Is the pixelpipe required to be linear? If so, then I agree, a graph approach might be overkill. What purpose do the priorities serve? Wouldn't the index in a fixed pixelpipe determine the priority?

Are iops required to take only as input the output of the previous iop? Or can an iop request data from any prior iop in the pipeline in addition to the output from the previous iop? As an example, there are several iops which seem to destructively modify elements of the image (like tonecurve or globaltonemap are noted to damage color information in iop_order.c). Could later iops like colorcorrection or colorcontrast refer back to the state of the image before tonecurve in addition to the output of globaltonemap when making decisions about color (pre contrast adjustments)?

groutr on 19 Nov 2019

Is the pixelpipe required to be linear?

Yes.

Are iops required to take only as input the output of the previous iop?

Yes.

Or can an iop request data from any prior iop in the pipeline in addition to the output from the previous iop?

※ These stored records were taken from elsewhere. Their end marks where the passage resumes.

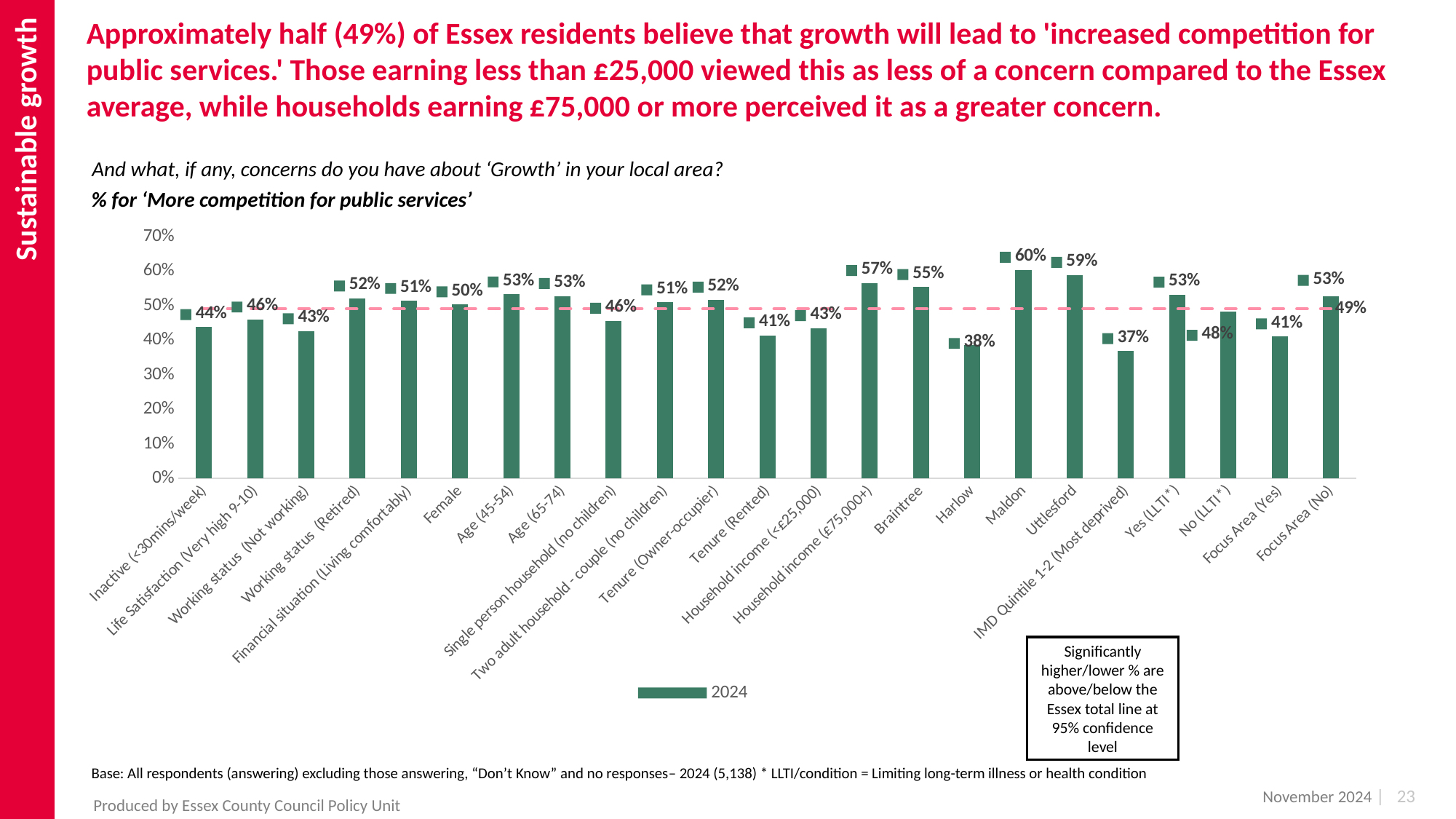
How many categories are shown on the x axis? 23 Which category has the highest value? Maldon Which is larger, the value for Braintree or the value for Harlow? Braintree What is the value for Household income (<£25,000)? 43% How many series does the legend list? 1 What is the value for Harlow? 38% What is the value for Maldon? 60% What kind of chart is this? Bar chart What is the value for Tenure (Rented)? 41% What is the difference between Household income (£75,000+) and Household income (<£25,000)? 14 percentage points What year does the legend entry show? 2024 Which category has the lowest value? IMD Quintile 1-2 (Most deprived)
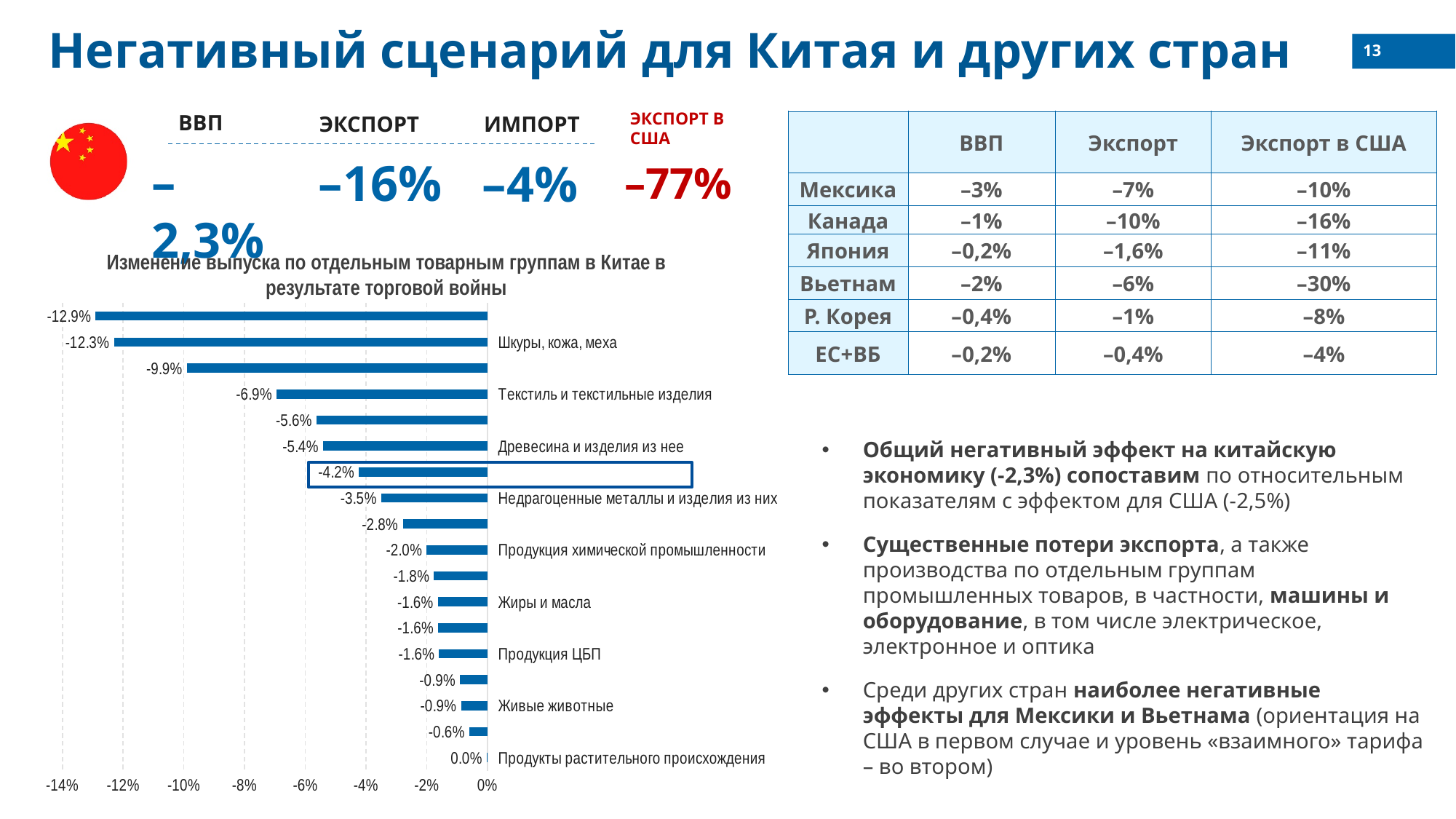
What kind of chart is shown on the slide? Bar chart What is the value for Живые животные? -0.9% What is the value shown for the longest bar in the chart? -12.9% What is the value for Недрагоценные металлы и изделия из них? -3.5% What is the value for Продукция химической промышленности? -2.0% What is the difference between the values for Шкуры, кожа, меха and Текстиль и текстильные изделия? 5.4 percentage points What is the value for Текстиль и текстильные изделия? -6.9% Which labeled category has the smallest change in output? Продукты растительного происхождения How many bars are plotted in the chart? 18 What is the value for Шкуры, кожа, меха? -12.3% Which has a larger decline, Древесина и изделия из нее or Продукция ЦБП? Древесина и изделия из нее What is the value for Древесина и изделия из нее? -5.4%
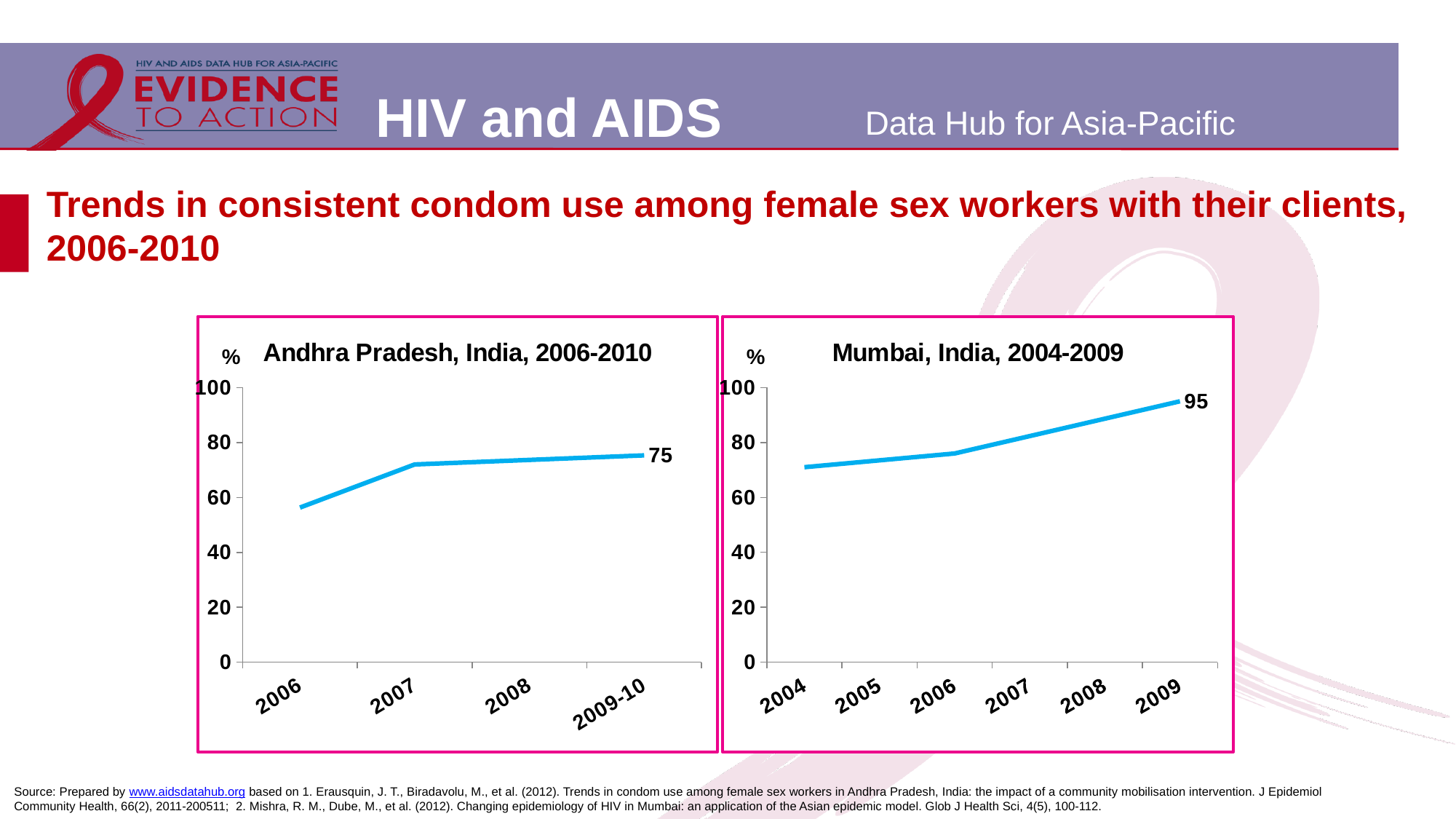
In the Mumbai, India, 2004-2009 chart, which year has the lowest value? 2004 What kind of chart is the Andhra Pradesh, India, 2006-2010 chart? Line chart In the Mumbai, India, 2004-2009 chart, do the values rise or fall from 2004 to 2009? Rise In the Mumbai, India, 2004-2009 chart, what is the value for 2009? 95 Which is larger: the 2009-10 value in the Andhra Pradesh chart or the 2009 value in the Mumbai chart? The 2009 value in the Mumbai chart (95) How many data points are plotted in the Andhra Pradesh, India, 2006-2010 chart? 3 In the Andhra Pradesh, India, 2006-2010 chart, which period has the highest value? 2009-10 In the Andhra Pradesh, India, 2006-2010 chart, what is the value for 2009-10? 75 How many data points are plotted in the Mumbai, India, 2004-2009 chart? 3 What is the title of the chart on the right side of the slide? Mumbai, India, 2004-2009 In the Andhra Pradesh, India, 2006-2010 chart, is the value for 2006 greater or less than 60? less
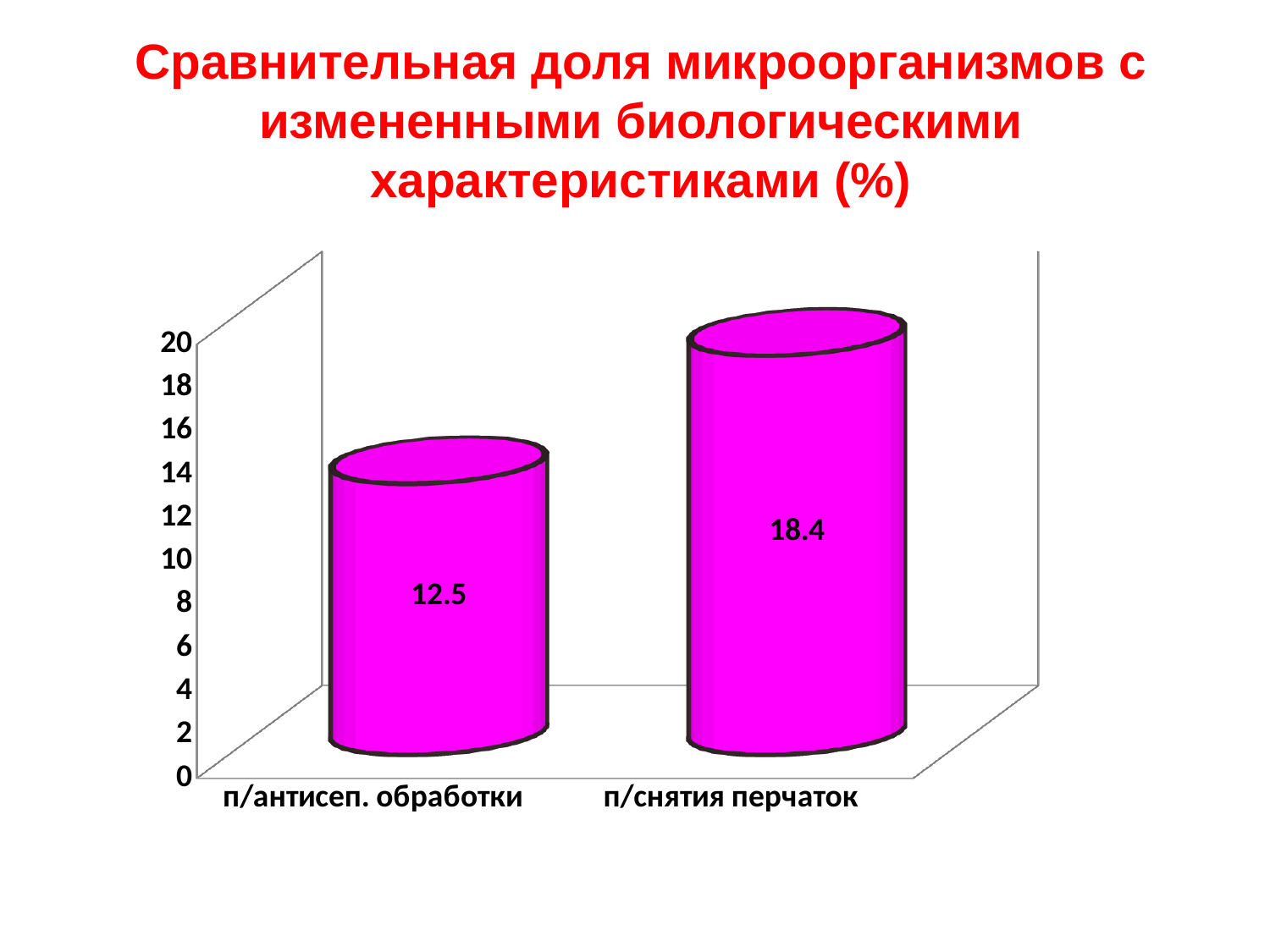
What colour are the bars in the chart? magenta Is the value for п/антисеп. обработки greater or less than 14? less What is the difference between the values for п/снятия перчаток and п/антисеп. обработки? 5.9 Which category has the lowest value? п/антисеп. обработки What is the value for п/антисеп. обработки? 12.5 What kind of chart is shown on the slide? bar chart Which is larger: the value for п/антисеп. обработки or the value for п/снятия перчаток? п/снятия перчаток What is the maximum value shown on the vertical axis? 20 How many categories are shown on the chart? 2 Is the value for п/снятия перчаток greater or less than 16? greater Which category has the highest value? п/снятия перчаток What is the value for п/снятия перчаток? 18.4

No. An IOP can request a rasterized mask from earlier in the pipe, but only for blending and masking.

Could later iops like colorcorrection or colorcontrast refer back to the state of the image before tonecurve in addition to the output of globaltonemap when making decisions about color (pre contrast adjustments)?

No, that's why the right IOPs need to be at the right place in the pipe. It's all serialized.

aurelienpierre on 19 Nov 2019

👍2

TL;DR, but if we are not sure that dt 3.0 is not breaking people's db, edits, ... then we have to postpone the release. I won't agree to releasing something just to be in time and rely on some automated backups.